* Source text:
○ ○ ○ ○
The photoreceptor, which is initially charged to a voltage V0, undergoes dark decay to a level Vddp equal to about -500 volts. When exposed at the exposure station B the image areas are discharged to VDAD equal to about -50 volts. Thus after exposure, the photoreceptor contains a monopolar voltage profile of high and low voltages, the former corresponding to charged areas and the latter corresponding to discharged or image areas.

At a first development station C, a magnetic brush developer structure, indicated generally by the reference numeral 26 advances insulative magnetic brush (IMB) material 31 into contact with the electrostatic latent image. The development structure 26 comprises a plurality of magnetic brush roller members. These magnetic brush rollers present, for example, negatively charged black toner material to the charged image areas for development thereof. Appropriate developer biasing is accomplished via power supply 32. Electrical biasing is such as to effect discharged area development (DAD) of the lower (less negative) of the two voltage levels on the photoreceptor with the material 31.

At recharging station D, a pair of corona recharge devices 36 and 37 are employed for adjusting the voltage level of both the toned and untoned areas on the photoreceptor surface to a substantially uniform level. A power supply coupled to each of the electrodes of corona recharge devices 36 and 37 and to any grid or other voltage control surface associated therewith, serves as a voltage source to the devices. The recharging devices 36 and 37 serve to substantially eliminate any voltage difference between toned areas and bare untoned areas, as well as to reduce the level of residual charge remaining on the previously toned areas, so that subsequent development of different color toner images is effected across a uniform development field. The first corona recharge device 36 overcharges the photoreceptor surface 10 containing previously toned and untoned areas, to a level higher than the voltage level ultimately required for Vddp, for example to -700 volts. The predominant corona charge delivered from corona recharge device 36 is negative. The second corona recharge device 37 reduces the photoreceptor surface 10 voltage to the desired Vddp, -500 volts. Hence, the predominant corona charge delivered from the second corona recharge device 37 is positive. Thus, a voltage split of 200 volts is applied to the photoreceptor surface. The voltage split (Vsplit) is defined as the difference in photoreceptor surface potential after being recharged by the first corona recharge device and the second corona recharge device, e.g. Vsplit =-700 volts--500 volts =-200 volts. The surface 10 potential after having passed each of the two corona recharge devices, as well as the amount of voltage split of the photoreceptor, are preselected to otherwise prevent the electrical charge associated with the developed image from substantially reversing in polarity, so that the occurrence of under color splatter (UCS) is avoided. Further, the corona recharge device types and the voltage split are selected to ensure that the charge at the top of the toner layer is substantially neutralized rather than driven to the reverse polarity (e.g. from negative to become substantially positive). These selected parameters are described in further detail with reference to FIGS. 3A-3F.
○ ○ ○ ○
* Supplied information:
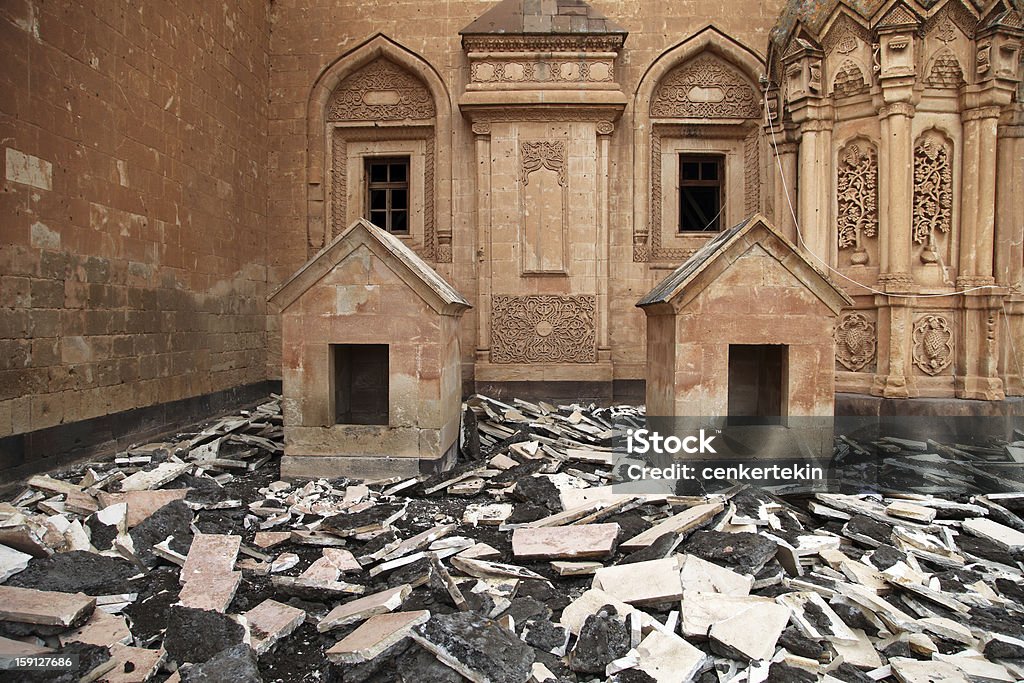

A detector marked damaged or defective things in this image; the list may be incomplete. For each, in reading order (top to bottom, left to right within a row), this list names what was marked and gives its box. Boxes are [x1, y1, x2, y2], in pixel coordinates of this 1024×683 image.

broken tile [510, 524, 616, 560]
broken tile [318, 584, 410, 632]
broken tile [324, 608, 428, 664]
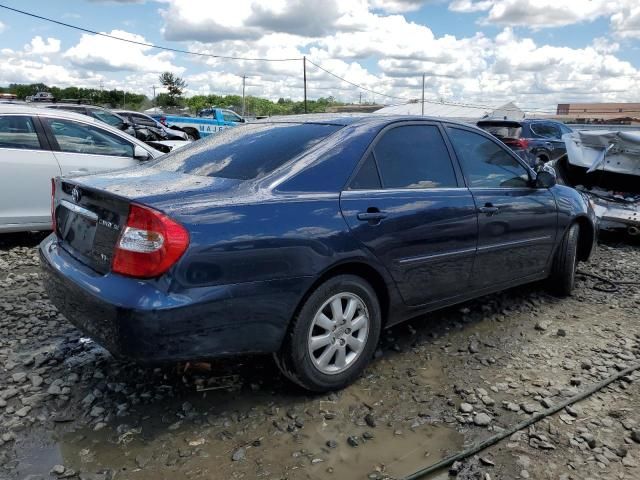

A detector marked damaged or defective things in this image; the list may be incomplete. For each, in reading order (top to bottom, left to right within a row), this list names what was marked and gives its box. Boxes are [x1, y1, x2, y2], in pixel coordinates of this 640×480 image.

damaged car [556, 129, 640, 236]
wrecked white car [556, 131, 640, 236]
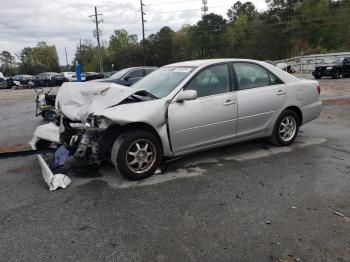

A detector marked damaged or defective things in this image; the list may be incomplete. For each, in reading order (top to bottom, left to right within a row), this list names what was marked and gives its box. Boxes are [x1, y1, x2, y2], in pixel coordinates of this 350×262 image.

crumpled hood [55, 82, 145, 122]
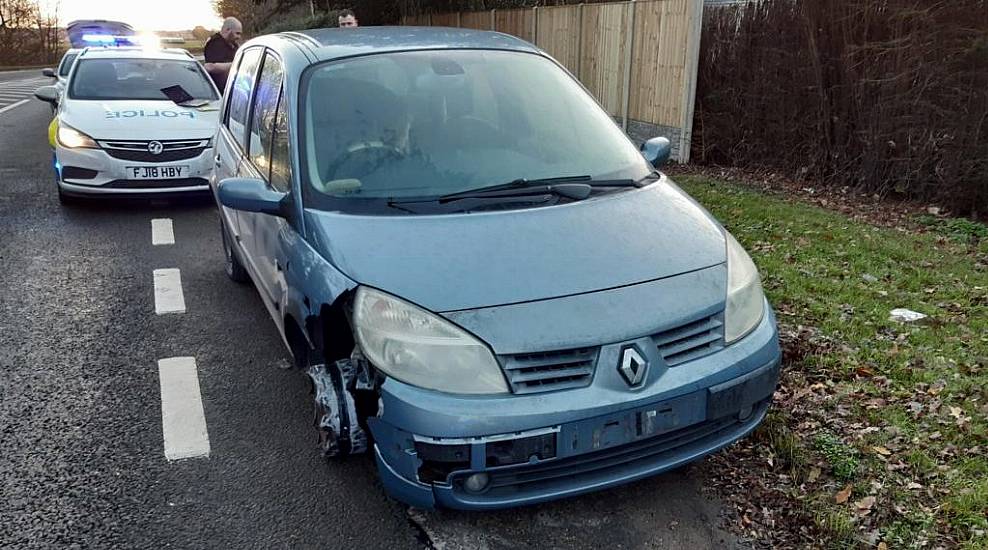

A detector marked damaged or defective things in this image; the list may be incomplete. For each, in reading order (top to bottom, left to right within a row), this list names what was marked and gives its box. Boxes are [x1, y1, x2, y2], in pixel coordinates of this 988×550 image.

damaged blue car [212, 24, 784, 508]
detached front bumper section [366, 360, 776, 512]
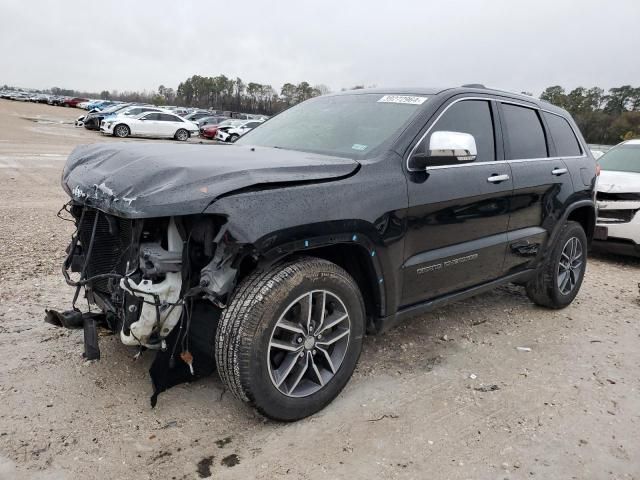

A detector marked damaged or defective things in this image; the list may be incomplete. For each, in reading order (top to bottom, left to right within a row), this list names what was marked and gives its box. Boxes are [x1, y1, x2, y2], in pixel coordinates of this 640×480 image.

crumpled hood [62, 142, 358, 218]
crumpled hood [596, 171, 640, 193]
damaged front end [48, 202, 245, 404]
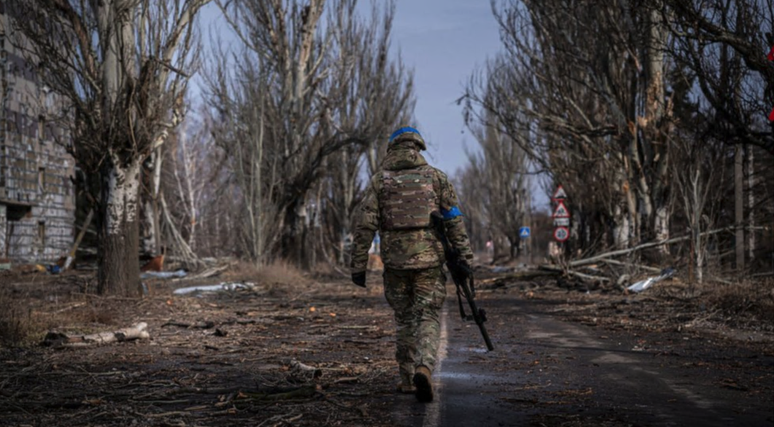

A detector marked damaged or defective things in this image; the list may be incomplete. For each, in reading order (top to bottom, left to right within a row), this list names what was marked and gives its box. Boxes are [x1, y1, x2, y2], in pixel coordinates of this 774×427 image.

damaged building [0, 5, 75, 264]
war-torn street [1, 268, 774, 427]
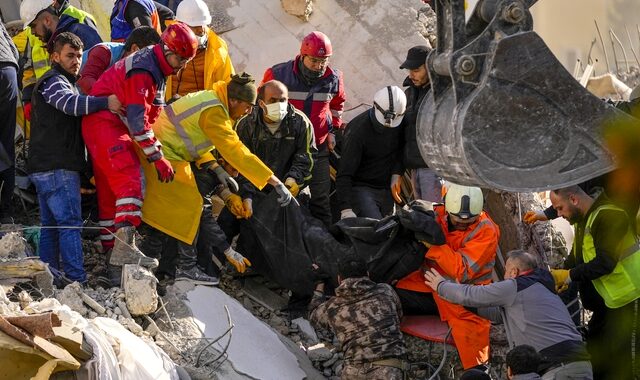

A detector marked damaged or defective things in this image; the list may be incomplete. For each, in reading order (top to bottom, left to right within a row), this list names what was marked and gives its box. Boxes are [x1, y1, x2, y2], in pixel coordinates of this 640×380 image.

broken concrete slab [122, 264, 159, 314]
broken concrete slab [242, 276, 288, 312]
broken concrete slab [184, 284, 324, 380]
broken concrete slab [292, 318, 318, 344]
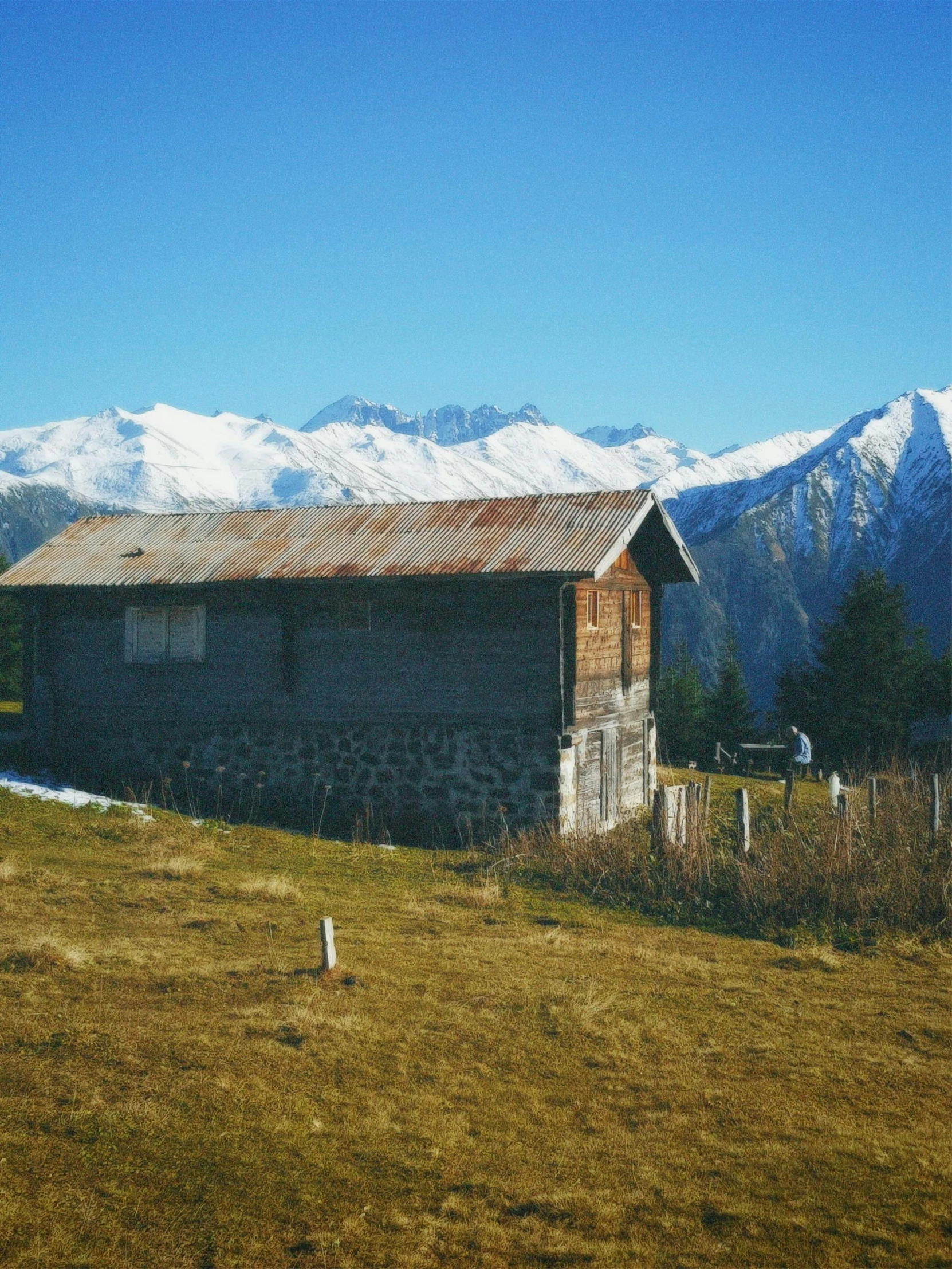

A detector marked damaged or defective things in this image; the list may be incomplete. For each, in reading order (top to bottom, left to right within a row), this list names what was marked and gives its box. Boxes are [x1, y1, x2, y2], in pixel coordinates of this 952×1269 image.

rusty corrugated roof [0, 488, 701, 587]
○ ○ ○ ○
* Required work:
a: Answer these questions using the passage on photoreceptor charging and development:
(i) To about what voltage does the photoreceptor decay in the dark?
(ii) Which reference numeral identifies the magnetic brush developer structure at the first development station?
(iii) In the example given, to what voltage does the first corona recharge device overcharge the photoreceptor surface?
b: From the records, extract the lines beginning with the one containing "this 952×1269 image." and continuing through the end of the records.

* Written responses:
a:
(i) About -500 volts.
(ii) 26.
(iii) -700 volts.

b:
A detector marked damaged or defective things in this image; the list may be incomplete. For each, in reading order (top to bottom, left to right within a row), this list names what was marked and gives its box. Boxes are [x1, y1, x2, y2], in pixel coordinates of this 952×1269 image.

rusty corrugated roof [0, 488, 701, 587]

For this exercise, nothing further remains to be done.